I’d be lying if I said there wasn’t a time last Christmas where I started to wonder if we’d even get to celebrate Jennifer’s first birthday, let alone another Christmas.
Merry Christmas was definently not a message filling my inbox last year.
But a year’s a long time and we’ve walked a fairly long road this year, albeit a bumpy one.
We’ve learnt that we’re not alone, but we’ve also learnt there’s not too many people who can say that they’ve experienced such a huge change in their lives whilst they’re still so young.
I’m 31, Odrun a year older. We’ve learnt more about life this year than in all the other years we’ve been on this planet.
The therapists around us have taught us so much, and helped us endlessly. We wouldn’t be anywhere near where we are without them, and neither would Jennifer.
The government on the other hand is not as easily dealt with, nor do they act as quickly. But we’ve joined NHF ” Norges Handikapforbund “not only in hope of some guidance towards the government and our rights, but to meet parents who are going through the same. They organise weekend and day trips for members and we’re really looking forward to that.
When we went on the sight and sound course, we felt home, like we belonged. We were amongst parents and therapists asking the same questions, having the same problems and all with the same goal….make things better!
Almost everyone reading this knows how tiring it is to have a sick child. Whether they have chicken pox, a cold, a stomach virus or whatever…… it’s exhausting.
But a healthy child gets better, and a parent can eventually breath again.
Only parents with children with one or more disabilities will know what I actually mean, but having a child with CP is like having a sick child 24/7.
You don’t get to breath……
We need to look after ourselves as much as we need to look after Jennifer, there’s no way we can keep up this pace for the next few years……
Interpreting a child who is blind, has little coordination over their body and can’t communicate is one of the hardest things I’ve ever had to learn to do.
Sometimes Jennifer cries, we have no idea what she wants or what is bothering her, and all we can do is comfort her.
On the other hand a child psychologist is an expert, when Laila visits Odrun and I sit with mouths wide open.
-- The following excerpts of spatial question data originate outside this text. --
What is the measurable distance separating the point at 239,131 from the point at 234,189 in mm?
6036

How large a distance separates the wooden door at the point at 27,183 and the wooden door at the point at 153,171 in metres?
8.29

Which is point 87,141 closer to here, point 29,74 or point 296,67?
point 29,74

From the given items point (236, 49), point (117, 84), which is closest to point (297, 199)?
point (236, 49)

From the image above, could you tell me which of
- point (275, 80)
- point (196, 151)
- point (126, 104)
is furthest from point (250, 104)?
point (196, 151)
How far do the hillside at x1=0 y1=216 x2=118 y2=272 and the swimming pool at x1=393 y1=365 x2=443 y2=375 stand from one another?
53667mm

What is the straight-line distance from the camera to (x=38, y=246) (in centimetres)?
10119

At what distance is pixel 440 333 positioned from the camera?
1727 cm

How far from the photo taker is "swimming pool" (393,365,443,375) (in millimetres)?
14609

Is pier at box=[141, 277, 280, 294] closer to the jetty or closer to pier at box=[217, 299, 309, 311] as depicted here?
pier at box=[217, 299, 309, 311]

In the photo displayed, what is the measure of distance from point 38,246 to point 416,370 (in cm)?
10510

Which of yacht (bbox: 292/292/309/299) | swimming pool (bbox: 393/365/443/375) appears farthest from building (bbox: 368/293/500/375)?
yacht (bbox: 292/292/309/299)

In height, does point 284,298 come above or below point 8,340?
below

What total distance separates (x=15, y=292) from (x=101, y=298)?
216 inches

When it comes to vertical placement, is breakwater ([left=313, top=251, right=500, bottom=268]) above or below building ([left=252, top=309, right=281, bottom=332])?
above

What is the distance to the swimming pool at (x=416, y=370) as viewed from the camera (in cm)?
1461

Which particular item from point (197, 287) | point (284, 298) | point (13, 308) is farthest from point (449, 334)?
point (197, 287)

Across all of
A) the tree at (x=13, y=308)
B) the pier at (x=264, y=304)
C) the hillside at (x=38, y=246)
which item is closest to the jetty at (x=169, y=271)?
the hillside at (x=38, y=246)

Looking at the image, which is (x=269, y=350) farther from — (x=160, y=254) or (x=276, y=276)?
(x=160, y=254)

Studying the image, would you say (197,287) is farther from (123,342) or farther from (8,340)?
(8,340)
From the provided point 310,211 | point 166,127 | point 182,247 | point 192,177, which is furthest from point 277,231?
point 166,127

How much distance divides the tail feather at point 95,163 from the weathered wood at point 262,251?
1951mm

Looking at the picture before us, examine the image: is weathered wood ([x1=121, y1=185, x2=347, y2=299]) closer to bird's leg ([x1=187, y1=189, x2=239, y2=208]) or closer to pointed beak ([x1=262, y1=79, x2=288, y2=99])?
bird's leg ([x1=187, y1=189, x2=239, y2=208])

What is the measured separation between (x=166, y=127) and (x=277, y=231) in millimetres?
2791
The way Laila interprets Jennifer is amazing, the way Jennifer engages with her is beautiful, it’s like Jennifer’s been waiting for someone to come and play and Laila knows exactly what game to play.
It’s kinda like, I wish I knew then what I know now.
And as a parent it can make you feel incompetent, why haven’t we thought of that?!
The simple fact is that there’s too much to think about, not only do we have physical and manipulative exercises we do with Jennifer’s body, we have sensory, auditory, and cognitive stimulation too.
We try to keep to what Jennifer likes, but we have to stretch the boundaries as well, and that’s never popular.
I took Jennifer out in her new pram the other day, from behind you can see this is a specially built pram.
No-one smiles when you walk past, they gasp, mouths open, eyes staring down at Jennifer like she’s a freak.
You know within yourself things are getting better when the looks I got from almost everyone I passed didn’t bother me anymore.
That long and bumpy road we walk everyday and sometimes get lost on has taught us more than I could ever imagine was possible, but it’s given us a child who has Cerebral Palsy, who’s blind and who has epilepsy.
As hard as it’s been, as much as it’s hurts we had a choice this time last year, we could of let our child die.
For us there was never a choice and there certainly isn’t any regrets!!